Tillerson Stared Iran’s Foreign Minister In The Face And Told Him Exactly What He Thought Of HIs ‘Violent’ Regime

Saagar Enjeti | White House Correspondent

Secretary of State Rex Tillerson did not mince words on the U.S.-Iranian relationship during a meeting of all signatories of the Iranian nuclear deal at UN headquarters in late September, Dexter Filkins of The New Yorker reports.

Tillerson reportedly let the foreign minister of each of the six other countries speak first, including Iranian Foreign Minister Javad Zarif, who angrily protested U.S. sanctions which he claimed were hindering the regime’s economy.

The secretary then calmly delivered a scathing address on the revolutionary regime, saying, “no one can credibly claim that Iran has positively contributed to regional peace and security,” continuing that “lifting the sanctions as required under the terms of the J.C.P.O.A. has enabled Iran’s unacceptable behavior,” using the technical acronym for the nuclear deal.

Tillerson again rebuffed another protest from Zarif that sanctions relief had not come speedy enough to the Islamic republic. “The modern-day U.S.-Iran relationship is now almost forty years old,” adding “It was born out of a revolution, with our Embassy under siege—and we were very badly treated,” Tillerson said.

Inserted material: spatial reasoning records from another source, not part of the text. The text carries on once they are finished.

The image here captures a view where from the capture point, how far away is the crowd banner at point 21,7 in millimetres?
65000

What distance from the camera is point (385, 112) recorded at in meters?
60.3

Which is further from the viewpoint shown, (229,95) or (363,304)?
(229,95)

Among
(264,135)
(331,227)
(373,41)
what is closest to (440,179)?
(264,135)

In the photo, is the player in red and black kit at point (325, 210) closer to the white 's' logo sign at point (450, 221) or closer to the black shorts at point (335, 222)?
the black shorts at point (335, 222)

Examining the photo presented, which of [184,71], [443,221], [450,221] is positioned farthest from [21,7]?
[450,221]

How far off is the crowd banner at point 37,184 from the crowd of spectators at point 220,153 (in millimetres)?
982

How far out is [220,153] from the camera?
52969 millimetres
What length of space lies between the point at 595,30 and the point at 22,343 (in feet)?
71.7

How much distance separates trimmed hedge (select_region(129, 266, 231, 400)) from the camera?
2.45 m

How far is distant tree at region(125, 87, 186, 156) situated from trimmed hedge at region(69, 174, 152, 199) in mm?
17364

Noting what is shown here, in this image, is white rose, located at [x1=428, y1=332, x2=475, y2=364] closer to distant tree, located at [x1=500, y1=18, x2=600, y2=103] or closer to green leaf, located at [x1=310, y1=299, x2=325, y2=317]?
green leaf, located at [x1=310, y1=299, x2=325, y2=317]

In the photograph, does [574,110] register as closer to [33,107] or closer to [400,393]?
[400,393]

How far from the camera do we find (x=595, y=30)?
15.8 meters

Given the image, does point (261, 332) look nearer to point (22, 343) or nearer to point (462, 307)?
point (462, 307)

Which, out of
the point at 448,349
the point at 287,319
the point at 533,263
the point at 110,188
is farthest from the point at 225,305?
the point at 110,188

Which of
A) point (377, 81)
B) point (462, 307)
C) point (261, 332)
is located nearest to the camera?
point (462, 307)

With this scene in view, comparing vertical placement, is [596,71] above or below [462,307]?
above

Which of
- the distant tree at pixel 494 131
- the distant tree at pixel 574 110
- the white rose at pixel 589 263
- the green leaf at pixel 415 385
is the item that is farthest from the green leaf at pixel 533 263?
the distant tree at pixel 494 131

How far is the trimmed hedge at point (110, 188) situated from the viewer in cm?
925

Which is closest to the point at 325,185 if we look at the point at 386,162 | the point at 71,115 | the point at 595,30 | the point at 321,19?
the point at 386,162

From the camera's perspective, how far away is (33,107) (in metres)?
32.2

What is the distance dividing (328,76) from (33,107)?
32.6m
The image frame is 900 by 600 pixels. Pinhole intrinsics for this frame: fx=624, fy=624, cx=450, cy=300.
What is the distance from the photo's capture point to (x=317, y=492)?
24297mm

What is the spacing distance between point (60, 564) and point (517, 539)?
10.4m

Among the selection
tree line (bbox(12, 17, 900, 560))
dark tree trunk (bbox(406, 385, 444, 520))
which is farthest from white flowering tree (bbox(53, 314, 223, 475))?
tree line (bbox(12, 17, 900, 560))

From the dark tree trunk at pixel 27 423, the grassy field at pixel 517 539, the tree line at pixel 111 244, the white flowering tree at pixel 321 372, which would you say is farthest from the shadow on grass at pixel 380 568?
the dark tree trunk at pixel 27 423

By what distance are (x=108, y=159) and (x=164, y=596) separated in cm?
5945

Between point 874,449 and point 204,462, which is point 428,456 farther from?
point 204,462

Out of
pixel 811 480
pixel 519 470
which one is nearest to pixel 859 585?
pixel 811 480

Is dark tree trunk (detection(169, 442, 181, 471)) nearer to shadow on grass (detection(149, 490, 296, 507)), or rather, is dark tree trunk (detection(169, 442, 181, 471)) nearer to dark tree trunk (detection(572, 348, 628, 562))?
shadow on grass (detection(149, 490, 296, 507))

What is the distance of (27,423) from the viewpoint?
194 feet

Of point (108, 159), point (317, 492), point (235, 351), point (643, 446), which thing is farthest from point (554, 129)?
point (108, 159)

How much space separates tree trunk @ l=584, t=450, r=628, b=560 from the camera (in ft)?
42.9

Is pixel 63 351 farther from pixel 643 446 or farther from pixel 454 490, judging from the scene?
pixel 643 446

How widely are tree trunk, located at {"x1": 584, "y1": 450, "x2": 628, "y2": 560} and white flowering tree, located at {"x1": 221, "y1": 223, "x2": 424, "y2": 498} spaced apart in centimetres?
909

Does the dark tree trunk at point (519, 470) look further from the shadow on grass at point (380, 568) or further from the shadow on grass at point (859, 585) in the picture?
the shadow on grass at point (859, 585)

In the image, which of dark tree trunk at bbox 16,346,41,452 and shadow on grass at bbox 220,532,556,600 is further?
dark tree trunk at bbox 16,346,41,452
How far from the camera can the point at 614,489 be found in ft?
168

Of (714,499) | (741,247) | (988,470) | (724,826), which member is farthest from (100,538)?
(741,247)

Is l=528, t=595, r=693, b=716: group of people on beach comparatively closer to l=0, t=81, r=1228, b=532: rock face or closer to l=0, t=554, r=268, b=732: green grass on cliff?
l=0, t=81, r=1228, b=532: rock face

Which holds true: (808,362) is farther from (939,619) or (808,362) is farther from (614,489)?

“The relationship has been defined by violence—against us,” he coldly declared.

Tillerson’s tough stance towards Iran came during an extraordinary UN General Assembly meeting in which President Donald Trump decried the nuclear deal as an “embarrassment” and strongly hinted that he would de-certify it in an upcoming review to the U.S. Congress.

Multiple outlets now report that Trump will de-certify the deal setting the stage for possible confrontation with the regime and other signatories of the deal. Decertification of the deal would trigger a two-month review period by Congress and a possible effort by the Trump administration to convince other parties in the nuclear agreement to try and impose further restrictions on Iran.


The main objection of the Trump administration is the deal’s “sunset clause” — the lack of mechanism to deal with Iran’s ballistic missile testing — and its support of violent terrorist organizations across the Middle East. The sunset clause is the eclipse of restrictions on Iran’s nuclear agreements in the 10-15 year period, which would allow it to develop nuclear weapons without any international penalties.

“This deal only makes sense if you assume, contrary to all experience, that Iran will evolve into a lawful, peaceful, law-abiding regime in 10 years,” Republican Sen. Tom Cottonof Arkansas said in a recent speech to the Council On Foreign Relations.